Ergebnisse
Im vierten Jahr nach Pandemiebeginn fehlt es nach den Erfahrungen von Long-COVID-Betroffenen an Versorgungsstrukturen und kompetenten Ansprechpartnern aufseiten der Leistungserbringer und Leistungsträger. Spezialambulanzen für postvirale Syndrome sind für die Mehrheit der Befragten entweder nicht erreichbar, nehmen keine neuen Patienten auf oder haben Wartezeiten von bis zu zwei Jahren. Abgesehen davon, dass es bislang keine ursächlich wirksamen Therapien für postvirale Syndrome gibt, berichten 85% der Befragten, dass medizinische oder soziale Ansprechpersonen nicht ausreichend über das Krankheitsbild informiert sind. 80% geben an, dass ihre Symptome nicht ernst genommen und/oder als psychosomatisch eingestuft wurden. In der Folge werden Betroffene nicht oder falsch behandelt und/oder erhalten keine angemessenen Sozialleistungen. 56% der Teilnehmenden berichten über eine Verschlechterung ihres Gesundheitszustands aufgrund ärztlich verordneter oder empfohlener Untersuchungen oder Behandlungen. Die Psychologisierung postviraler Symptome wird als stigmatisierend und als Hauptursache für die prekäre Versorgungssituation von Menschen mit Long COVID beschrieben.
Diskussion
Die Studie zeigt, dass es für postinfektiöse Erkrankungen bislang keine adäquaten Versorgungskonzepte und -strukturen gibt und dass aktivierende Therapien, meist im Zusammenhang mit der Annahme einer psychosomatischen Genese, zu einer maßgeblichen Fehlversorgung führen.

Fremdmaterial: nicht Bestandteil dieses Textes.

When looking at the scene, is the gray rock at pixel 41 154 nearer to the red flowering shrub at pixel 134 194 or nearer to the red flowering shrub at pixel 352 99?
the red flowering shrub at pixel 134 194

Besonders dramatisch ist der Befund, dass sich die Mehrzahl der Befragten durch die behandelnden Ärztinnen bzw. Ärzte geschwächt, beschämt oder geschädigt fühlt. Die Daten geben zudem Hinweise auf eine systematische Stigmatisierung und Diskriminierung Betroffener. Die Generalisierbarkeit der Ergebnisse ist limitiert.
Schlussfolgerungen
Um eine adäquate medizinische und soziale Versorgung von Long-COVID-Betroffenen zu gewährleisten, sind eine zügige Aus- und Weiterbildung aller beteiligten Akteure, die Entwicklung und der Ausbau spezifischer Versorgungsangebote sowie ein Monitoring der Versorgungsleistungen dringend erforderlich.